Orchestral Illusions: Booklet Text


Peer Gynt Suite No. 1
Edward Grieg (1843–1907)

Being a Scandinavian duo it just felt natural to present a piece that reflects our heritage and mood. Many of us have as children been scared by the frightening theme in ‘The Hall of the Mountain King’. Now it’s pay back time, even if we are not so sure we would ever like to be referred to as ‘scary guitarists’ in, let’s say, a critics review...
    Edvard Grieg is by far Norway’s most celebrated composer, not least thanks to his two Peer Gynt suites. Curiously enough though, he was very close to not composing them: The equally famous Norwegian writer Henrik Ibsen asked him in 1874 to write music for his play ‘Peer Gynt’, which he had written 7 years earlier, in order to increase his chances to getting it performed.
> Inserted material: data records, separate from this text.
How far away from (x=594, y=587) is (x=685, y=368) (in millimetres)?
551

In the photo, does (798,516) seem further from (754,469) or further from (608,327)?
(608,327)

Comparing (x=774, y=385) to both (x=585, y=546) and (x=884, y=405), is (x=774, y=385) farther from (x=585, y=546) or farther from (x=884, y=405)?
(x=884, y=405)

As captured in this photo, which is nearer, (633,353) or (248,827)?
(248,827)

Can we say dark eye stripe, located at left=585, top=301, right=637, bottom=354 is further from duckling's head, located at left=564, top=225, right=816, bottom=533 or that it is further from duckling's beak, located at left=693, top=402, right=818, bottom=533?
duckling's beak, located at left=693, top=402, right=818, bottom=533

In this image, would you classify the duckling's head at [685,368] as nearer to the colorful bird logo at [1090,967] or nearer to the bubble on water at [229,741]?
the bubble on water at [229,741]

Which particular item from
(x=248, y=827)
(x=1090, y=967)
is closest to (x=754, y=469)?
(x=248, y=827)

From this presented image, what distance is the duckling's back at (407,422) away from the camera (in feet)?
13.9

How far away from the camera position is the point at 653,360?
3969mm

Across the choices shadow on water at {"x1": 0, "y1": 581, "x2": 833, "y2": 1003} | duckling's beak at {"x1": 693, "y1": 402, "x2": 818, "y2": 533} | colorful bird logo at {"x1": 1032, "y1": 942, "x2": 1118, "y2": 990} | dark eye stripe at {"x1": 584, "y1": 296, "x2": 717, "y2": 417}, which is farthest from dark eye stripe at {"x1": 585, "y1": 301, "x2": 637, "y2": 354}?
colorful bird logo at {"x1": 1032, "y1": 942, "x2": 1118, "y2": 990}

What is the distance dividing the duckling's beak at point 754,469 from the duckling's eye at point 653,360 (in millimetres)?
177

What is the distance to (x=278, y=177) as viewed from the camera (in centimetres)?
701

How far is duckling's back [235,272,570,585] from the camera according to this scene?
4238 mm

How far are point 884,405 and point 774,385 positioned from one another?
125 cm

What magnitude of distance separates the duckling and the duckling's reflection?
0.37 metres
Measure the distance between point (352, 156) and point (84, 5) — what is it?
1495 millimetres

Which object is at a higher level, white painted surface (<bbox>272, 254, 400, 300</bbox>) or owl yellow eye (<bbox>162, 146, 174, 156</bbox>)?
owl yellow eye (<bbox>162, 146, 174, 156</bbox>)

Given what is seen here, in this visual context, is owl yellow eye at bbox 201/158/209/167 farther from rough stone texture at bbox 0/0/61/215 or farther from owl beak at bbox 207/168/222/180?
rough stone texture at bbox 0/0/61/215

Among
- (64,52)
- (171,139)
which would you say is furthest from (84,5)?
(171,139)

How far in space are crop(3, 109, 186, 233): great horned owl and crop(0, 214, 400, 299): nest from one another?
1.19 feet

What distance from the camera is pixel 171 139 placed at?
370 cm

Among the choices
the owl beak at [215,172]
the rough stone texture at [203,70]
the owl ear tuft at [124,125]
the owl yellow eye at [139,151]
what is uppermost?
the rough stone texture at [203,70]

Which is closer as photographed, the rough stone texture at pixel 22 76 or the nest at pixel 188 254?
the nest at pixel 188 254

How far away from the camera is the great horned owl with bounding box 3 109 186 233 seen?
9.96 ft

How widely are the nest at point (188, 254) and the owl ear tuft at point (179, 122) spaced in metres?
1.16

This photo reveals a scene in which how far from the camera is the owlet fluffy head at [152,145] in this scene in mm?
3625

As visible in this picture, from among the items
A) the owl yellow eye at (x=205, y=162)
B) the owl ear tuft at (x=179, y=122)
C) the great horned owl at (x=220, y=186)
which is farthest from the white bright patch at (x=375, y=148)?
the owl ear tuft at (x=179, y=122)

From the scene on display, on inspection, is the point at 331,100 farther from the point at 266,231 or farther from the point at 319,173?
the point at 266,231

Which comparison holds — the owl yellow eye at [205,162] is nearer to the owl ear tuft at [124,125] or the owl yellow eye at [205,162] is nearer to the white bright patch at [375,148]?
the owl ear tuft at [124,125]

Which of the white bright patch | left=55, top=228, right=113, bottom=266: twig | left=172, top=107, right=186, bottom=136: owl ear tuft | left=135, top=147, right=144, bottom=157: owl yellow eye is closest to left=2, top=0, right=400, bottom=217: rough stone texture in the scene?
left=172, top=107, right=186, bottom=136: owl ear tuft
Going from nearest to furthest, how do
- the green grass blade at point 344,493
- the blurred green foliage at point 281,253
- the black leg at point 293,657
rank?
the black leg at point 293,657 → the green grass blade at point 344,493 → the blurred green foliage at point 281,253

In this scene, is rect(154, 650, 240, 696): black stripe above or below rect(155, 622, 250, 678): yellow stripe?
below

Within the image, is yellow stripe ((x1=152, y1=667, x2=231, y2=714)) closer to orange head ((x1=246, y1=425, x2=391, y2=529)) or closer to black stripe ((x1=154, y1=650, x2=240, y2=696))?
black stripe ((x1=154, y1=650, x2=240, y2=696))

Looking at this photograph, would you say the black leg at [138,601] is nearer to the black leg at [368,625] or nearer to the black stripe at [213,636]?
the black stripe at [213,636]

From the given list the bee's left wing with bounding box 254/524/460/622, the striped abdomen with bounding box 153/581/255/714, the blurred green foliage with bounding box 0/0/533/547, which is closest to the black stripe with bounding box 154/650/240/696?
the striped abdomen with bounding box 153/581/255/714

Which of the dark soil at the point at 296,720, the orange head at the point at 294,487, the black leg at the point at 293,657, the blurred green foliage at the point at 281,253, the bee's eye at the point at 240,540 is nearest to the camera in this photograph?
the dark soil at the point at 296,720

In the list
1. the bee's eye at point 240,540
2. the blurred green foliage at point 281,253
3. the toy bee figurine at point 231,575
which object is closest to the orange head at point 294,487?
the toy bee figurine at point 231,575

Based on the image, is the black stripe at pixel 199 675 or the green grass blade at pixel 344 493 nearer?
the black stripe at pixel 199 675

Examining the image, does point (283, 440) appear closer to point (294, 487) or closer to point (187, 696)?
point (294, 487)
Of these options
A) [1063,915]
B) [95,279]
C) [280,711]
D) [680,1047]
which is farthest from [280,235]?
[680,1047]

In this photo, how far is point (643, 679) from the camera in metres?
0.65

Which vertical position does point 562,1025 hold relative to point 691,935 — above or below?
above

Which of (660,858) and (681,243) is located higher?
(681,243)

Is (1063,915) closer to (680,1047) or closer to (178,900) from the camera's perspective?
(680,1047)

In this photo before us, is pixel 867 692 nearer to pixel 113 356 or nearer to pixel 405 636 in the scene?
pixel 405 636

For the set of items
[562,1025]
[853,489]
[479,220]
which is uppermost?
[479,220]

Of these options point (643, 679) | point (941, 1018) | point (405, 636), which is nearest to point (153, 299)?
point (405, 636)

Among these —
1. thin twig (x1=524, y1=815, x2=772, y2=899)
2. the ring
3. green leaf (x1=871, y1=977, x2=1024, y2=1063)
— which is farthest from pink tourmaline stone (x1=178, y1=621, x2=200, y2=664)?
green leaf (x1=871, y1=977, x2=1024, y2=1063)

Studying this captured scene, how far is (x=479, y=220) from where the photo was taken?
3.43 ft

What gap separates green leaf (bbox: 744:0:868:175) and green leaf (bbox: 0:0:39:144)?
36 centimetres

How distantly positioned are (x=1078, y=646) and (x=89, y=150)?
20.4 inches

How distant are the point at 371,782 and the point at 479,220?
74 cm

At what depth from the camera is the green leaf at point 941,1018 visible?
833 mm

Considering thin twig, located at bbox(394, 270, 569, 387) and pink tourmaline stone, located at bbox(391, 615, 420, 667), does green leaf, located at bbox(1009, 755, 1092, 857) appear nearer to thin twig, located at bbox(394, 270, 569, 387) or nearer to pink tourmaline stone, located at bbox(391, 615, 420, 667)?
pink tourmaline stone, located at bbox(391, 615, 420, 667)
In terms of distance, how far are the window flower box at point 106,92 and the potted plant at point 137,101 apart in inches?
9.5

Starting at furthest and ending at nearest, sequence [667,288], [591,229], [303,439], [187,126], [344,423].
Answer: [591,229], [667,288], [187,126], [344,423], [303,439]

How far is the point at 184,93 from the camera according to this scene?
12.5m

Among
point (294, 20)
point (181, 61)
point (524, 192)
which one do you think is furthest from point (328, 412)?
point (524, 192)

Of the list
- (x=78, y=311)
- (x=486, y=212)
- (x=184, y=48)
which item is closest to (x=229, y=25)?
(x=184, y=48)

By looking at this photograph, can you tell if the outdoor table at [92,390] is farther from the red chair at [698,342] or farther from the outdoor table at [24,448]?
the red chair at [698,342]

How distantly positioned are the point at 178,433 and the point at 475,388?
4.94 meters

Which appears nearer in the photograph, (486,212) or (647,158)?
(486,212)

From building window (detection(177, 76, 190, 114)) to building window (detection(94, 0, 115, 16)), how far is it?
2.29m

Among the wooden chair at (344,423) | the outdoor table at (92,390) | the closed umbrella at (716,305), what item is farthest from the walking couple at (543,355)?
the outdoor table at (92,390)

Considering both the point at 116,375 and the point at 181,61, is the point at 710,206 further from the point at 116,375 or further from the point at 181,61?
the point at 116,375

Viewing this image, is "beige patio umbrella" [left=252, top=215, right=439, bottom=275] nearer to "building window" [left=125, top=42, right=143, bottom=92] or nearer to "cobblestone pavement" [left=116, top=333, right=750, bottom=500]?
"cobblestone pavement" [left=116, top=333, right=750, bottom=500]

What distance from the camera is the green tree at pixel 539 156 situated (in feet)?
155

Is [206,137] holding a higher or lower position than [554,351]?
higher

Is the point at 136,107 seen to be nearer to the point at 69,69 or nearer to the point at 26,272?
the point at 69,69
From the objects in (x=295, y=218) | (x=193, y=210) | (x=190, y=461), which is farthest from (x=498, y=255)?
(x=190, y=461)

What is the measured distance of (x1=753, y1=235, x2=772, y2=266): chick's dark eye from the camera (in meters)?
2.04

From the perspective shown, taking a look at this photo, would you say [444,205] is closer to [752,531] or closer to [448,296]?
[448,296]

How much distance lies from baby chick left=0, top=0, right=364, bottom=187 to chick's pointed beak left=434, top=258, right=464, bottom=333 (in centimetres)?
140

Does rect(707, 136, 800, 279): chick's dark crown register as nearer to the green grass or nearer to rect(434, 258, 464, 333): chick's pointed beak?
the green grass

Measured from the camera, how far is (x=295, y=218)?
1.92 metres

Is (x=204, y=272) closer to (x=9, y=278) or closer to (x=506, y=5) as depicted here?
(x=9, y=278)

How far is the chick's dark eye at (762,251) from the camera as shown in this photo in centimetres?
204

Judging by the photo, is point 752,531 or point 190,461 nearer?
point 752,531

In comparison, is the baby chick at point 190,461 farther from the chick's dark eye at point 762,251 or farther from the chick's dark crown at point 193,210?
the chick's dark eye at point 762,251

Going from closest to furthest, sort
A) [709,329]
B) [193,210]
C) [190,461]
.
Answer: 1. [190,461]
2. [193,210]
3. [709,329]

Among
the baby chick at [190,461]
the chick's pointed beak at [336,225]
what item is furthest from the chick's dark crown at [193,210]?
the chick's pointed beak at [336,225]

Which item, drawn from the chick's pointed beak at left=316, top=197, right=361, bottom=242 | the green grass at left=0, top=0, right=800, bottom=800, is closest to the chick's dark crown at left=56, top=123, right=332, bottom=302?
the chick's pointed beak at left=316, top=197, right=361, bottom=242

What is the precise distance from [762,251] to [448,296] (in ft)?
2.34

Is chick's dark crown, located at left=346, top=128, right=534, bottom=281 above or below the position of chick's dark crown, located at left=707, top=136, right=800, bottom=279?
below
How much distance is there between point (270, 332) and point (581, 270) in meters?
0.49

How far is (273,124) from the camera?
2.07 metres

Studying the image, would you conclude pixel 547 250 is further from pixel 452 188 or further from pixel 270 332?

Grieg wasn’t very fond of the idea, but as he at the time suffered from a kind of negative cash flow—a phenomenon well known to many artists and often referred to as ‘being broke’—he finally agreed.
    He wrote a total of 23 movements for the play and then later selected the most effective ones and assembled them on purely musical grounds into the two orchestral suites, each of four movements.
    Originally we planned to perform the ‘Mountain King’s’ characteristic finale with the kind of leg cymbals you sometimes see street musicians use, but they made us look less chic in our tails so we had to settle for good old foot stomping instead.